Work task -> All of the data below should be returned exactly.

Data extracted from a collection:
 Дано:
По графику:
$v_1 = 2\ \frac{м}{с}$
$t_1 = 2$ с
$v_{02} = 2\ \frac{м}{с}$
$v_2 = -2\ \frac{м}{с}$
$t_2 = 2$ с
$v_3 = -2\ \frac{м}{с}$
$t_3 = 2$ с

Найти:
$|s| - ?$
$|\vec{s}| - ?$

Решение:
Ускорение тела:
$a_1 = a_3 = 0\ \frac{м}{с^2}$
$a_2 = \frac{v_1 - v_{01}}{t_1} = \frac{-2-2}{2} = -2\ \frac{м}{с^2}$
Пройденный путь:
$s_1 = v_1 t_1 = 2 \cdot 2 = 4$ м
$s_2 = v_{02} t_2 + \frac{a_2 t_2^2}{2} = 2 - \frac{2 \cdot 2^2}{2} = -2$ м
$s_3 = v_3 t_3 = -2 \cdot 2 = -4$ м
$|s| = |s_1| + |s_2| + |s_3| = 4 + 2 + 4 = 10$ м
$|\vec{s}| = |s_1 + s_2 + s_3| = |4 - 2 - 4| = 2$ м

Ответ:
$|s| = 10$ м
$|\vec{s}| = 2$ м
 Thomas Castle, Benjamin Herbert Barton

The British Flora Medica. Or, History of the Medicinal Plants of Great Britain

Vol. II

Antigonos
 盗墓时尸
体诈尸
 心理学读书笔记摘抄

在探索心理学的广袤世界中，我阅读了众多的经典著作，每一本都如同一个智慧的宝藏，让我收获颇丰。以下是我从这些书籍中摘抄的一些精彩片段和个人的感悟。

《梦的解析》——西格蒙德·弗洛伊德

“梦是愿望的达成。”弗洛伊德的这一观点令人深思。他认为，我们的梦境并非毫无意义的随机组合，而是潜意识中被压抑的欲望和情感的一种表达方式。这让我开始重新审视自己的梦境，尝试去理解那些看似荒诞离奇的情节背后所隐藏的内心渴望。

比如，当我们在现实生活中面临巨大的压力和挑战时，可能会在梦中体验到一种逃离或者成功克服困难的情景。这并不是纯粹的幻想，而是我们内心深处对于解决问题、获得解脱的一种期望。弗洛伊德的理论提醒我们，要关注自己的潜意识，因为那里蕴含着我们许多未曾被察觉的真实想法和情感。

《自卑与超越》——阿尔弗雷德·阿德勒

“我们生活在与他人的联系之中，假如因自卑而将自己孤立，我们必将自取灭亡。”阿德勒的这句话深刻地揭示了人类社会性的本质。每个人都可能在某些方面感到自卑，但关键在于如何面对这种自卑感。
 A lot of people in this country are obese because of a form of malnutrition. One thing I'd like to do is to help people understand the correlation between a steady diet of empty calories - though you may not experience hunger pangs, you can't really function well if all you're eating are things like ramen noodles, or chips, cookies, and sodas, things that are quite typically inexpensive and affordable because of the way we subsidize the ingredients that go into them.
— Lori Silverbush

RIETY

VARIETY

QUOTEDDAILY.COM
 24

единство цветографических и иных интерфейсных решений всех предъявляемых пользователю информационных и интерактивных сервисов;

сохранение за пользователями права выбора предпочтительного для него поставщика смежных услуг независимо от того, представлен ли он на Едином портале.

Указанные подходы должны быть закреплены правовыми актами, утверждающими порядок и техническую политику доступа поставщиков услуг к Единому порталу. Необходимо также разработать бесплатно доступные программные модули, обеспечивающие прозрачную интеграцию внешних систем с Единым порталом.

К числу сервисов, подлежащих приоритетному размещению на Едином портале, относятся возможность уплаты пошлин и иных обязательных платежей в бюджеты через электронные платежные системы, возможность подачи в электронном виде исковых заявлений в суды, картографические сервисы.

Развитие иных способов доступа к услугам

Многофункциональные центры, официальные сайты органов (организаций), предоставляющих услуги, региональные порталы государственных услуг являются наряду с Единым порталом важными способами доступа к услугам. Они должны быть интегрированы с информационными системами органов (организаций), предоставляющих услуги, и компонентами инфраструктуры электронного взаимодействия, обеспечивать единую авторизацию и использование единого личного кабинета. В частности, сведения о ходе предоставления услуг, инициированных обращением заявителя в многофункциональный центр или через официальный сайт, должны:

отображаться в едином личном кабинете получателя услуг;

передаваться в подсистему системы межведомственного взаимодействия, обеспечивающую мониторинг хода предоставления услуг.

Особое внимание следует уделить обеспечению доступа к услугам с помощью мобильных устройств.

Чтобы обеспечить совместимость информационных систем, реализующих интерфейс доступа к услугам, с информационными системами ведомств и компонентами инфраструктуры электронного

Reply to the exercise ->
 Дано:
По графику:
$v_1 = 2\ \frac{м}{с}$
$t_1 = 2$ с
$v_{02} = 2\ \frac{м}{с}$
$v_2 = -2\ \frac{м}{с}$
$t_2 = 2$ с
$v_3 = -2\ \frac{м}{с}$
$t_3 = 2$ с

Найти:
$|s| - ?$
$|\vec{s}| - ?$

Решение:
Ускорение тела:
$a_1 = a_3 = 0\ \frac{м}{с^2}$
$a_2 = \frac{v_1 - v_{01}}{t_1} = \frac{-2-2}{2} = -2\ \frac{м}{с^2}$
Пройденный путь:
$s_1 = v_1 t_1 = 2 \cdot 2 = 4$ м
$s_2 = v_{02} t_2 + \frac{a_2 t_2^2}{2} = 2 - \frac{2 \cdot 2^2}{2} = -2$ м
$s_3 = v_3 t_3 = -2 \cdot 2 = -4$ м
$|s| = |s_1| + |s_2| + |s_3| = 4 + 2 + 4 = 10$ м
$|\vec{s}| = |s_1 + s_2 + s_3| = |4 - 2 - 4| = 2$ м

Ответ:
$|s| = 10$ м
$|\vec{s}| = 2$ м
 Thomas Castle, Benjamin Herbert Barton

The British Flora Medica. Or, History of the Medicinal Plants of Great Britain

Vol. II

Antigonos
 盗墓时尸
体诈尸
 心理学读书笔记摘抄

在探索心理学的广袤世界中，我阅读了众多的经典著作，每一本都如同一个智慧的宝藏，让我收获颇丰。以下是我从这些书籍中摘抄的一些精彩片段和个人的感悟。

《梦的解析》——西格蒙德·弗洛伊德

“梦是愿望的达成。”弗洛伊德的这一观点令人深思。他认为，我们的梦境并非毫无意义的随机组合，而是潜意识中被压抑的欲望和情感的一种表达方式。这让我开始重新审视自己的梦境，尝试去理解那些看似荒诞离奇的情节背后所隐藏的内心渴望。

比如，当我们在现实生活中面临巨大的压力和挑战时，可能会在梦中体验到一种逃离或者成功克服困难的情景。这并不是纯粹的幻想，而是我们内心深处对于解决问题、获得解脱的一种期望。弗洛伊德的理论提醒我们，要关注自己的潜意识，因为那里蕴含着我们许多未曾被察觉的真实想法和情感。

《自卑与超越》——阿尔弗雷德·阿德勒

“我们生活在与他人的联系之中，假如因自卑而将自己孤立，我们必将自取灭亡。”阿德勒的这句话深刻地揭示了人类社会性的本质。每个人都可能在某些方面感到自卑，但关键在于如何面对这种自卑感。
 A lot of people in this country are obese because of a form of malnutrition. One thing I'd like to do is to help people understand the correlation between a steady diet of empty calories - though you may not experience hunger pangs, you can't really function well if all you're eating are things like ramen noodles, or chips, cookies, and sodas, things that are quite typically inexpensive and affordable because of the way we subsidize the ingredients that go into them.
— Lori Silverbush

RIETY

VARIETY

QUOTEDDAILY.COM
 24

единство цветографических и иных интерфейсных решений всех предъявляемых пользователю информационных и интерактивных сервисов;

сохранение за пользователями права выбора предпочтительного для него поставщика смежных услуг независимо от того, представлен ли он на Едином портале.

Указанные подходы должны быть закреплены правовыми актами, утверждающими порядок и техническую политику доступа поставщиков услуг к Единому порталу. Необходимо также разработать бесплатно доступные программные модули, обеспечивающие прозрачную интеграцию внешних систем с Единым порталом.

К числу сервисов, подлежащих приоритетному размещению на Едином портале, относятся возможность уплаты пошлин и иных обязательных платежей в бюджеты через электронные платежные системы, возможность подачи в электронном виде исковых заявлений в суды, картографические сервисы.

Развитие иных способов доступа к услугам

Многофункциональные центры, официальные сайты органов (организаций), предоставляющих услуги, региональные порталы государственных услуг являются наряду с Единым порталом важными способами доступа к услугам. Они должны быть интегрированы с информационными системами органов (организаций), предоставляющих услуги, и компонентами инфраструктуры электронного взаимодействия, обеспечивать единую авторизацию и использование единого личного кабинета. В частности, сведения о ходе предоставления услуг, инициированных обращением заявителя в многофункциональный центр или через официальный сайт, должны:

отображаться в едином личном кабинете получателя услуг;

передаваться в подсистему системы межведомственного взаимодействия, обеспечивающую мониторинг хода предоставления услуг.

Особое внимание следует уделить обеспечению доступа к услугам с помощью мобильных устройств.

Чтобы обеспечить совместимость информационных систем, реализующих интерфейс доступа к услугам, с информационными системами ведомств и компонентами инфраструктуры электронного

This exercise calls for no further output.